J. Spencer is CEO of The Spencer Cos. Inc., Huntsville, Ala., which operates 31 c-stores under the MinitMan name. He describes his market as one of the fastest-growing in the state. The local Wal-Mart Pickup With Fuel is located halfway between two Wal-Mart Supercenters, where traffic on the nearby highway is “incredibly stagnant” during rush hour.
The new concept may give drivers a way to buy groceries from Wal-Mart without having to fight traffic to the Supercenters, neither of which have fuel, Spencer says. “I have heard many women state they like being able to pull up and have the groceries loaded into the car without shopping,” he says.
But Spencer does not expect Wal-Mart to build large numbers of the stores because of the reliance on Supercenters for supply.
Wal-Mart has more than 3,400 across the country. “I doubt they can support too many destinations this way,” he says.
“I wouldn’t get too excited about them,” says Kennedy of Kantar Retail, pointing out that two stores among Wal-Mart’s 5,000 is “a drop in the bucket.”
“This is a retailer geared to drive big trucks of big pallets to big stores,” she says. “Everything they’re doing now”—home delivery, small formats and click-and-collect—“it’s really all in service to figuring out how to do it.”
Continued: A Multiformat Future
Kennedy considers Wal-Mart Pickup With Fuel a sign that the retailer is willing to test and learn—and it would likely agree.
Wal-Mart executives are quick to emphasize that Pickup With Fuel sites are strictly ways to determine the best way to serve customers as it evolves into a multiformat retailer.
“We are testing different things with the goal of providing customers convenient ways of getting what they need, how and when they want to get it,” says spokesperson Anne Hatfield. “This holds true for everything we do, be it online, mobile, large stores, smaller stores or convenience offerings. We are listening to our customers and driving value to them.”
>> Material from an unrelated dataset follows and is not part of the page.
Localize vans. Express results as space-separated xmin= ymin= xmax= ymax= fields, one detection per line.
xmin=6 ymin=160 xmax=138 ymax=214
She would not comment on Amazon Go, except to say “competition is good because it makes us all better, and in the end, the customer wins.”
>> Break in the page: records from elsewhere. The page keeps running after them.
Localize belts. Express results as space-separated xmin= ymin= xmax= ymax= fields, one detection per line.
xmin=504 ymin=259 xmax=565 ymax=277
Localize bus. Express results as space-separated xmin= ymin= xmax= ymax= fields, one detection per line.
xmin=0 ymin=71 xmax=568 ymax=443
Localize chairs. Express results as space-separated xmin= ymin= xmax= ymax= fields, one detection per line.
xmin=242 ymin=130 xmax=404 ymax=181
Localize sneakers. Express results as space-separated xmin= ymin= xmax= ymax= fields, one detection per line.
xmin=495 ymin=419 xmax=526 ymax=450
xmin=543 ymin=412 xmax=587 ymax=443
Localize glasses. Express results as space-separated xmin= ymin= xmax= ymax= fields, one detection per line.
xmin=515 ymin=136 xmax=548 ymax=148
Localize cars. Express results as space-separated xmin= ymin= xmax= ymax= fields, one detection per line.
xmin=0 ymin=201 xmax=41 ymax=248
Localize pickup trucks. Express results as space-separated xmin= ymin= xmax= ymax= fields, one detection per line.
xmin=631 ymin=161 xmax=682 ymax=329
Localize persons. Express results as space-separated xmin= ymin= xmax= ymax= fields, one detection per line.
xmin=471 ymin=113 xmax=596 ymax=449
Amazon, as much as it seems to be in the driver’s seat, is also trying to figure out this evolution from single-format to multiformat, says Spieckerman. “When Amazon opens stores, people tend to portray it as them encroaching and being innovative,” she says. “But you can also look at it as their realization that not everything can be perfectly executed and all potentials realized in a single channel, even if that channel is digital.”
For c-store retailers watching these two behemoths’ moves into multiple channels, consider it not so much a competitive threat as an opportunity to learn and innovate.
“If Wal-Mart were to open 2,000 Pickup With Fuel locations, sure it could be a threat to c-stores. But I find that extremely unlikely,” says Kennedy. She also believes c-stores can teach the retail behemoth a thing or two.
“Wal-Mart has a lot to learn … about the kinds of things people look for on a quick trip,” she says. “Wal-Mart is moving ahead on this initiative, but it’s not like c-stores are standing pat.”
Spieckerman urges c-stores to take a page from retailers such as 7-Eleven and Plaid Pantry and partner with an online retailer such as Amazon or Wal-Mart by offering pickup points for their orders. “C-store operators don’t have online business or relevance; they’re truly there for physical convenience,” she says. “But many have tremendous scale.
“Wal-Mart’s Pickup With Fuel concept is a signal for them to explore this,” she continues. “Even if they don’t have their own online operations or a compelling proposition online, they can absolutely partner with those who do.”
Or, to take advice from Bezos of Amazon, “Given a 10% chance of a 100 times payoff, you should take that bet every time.”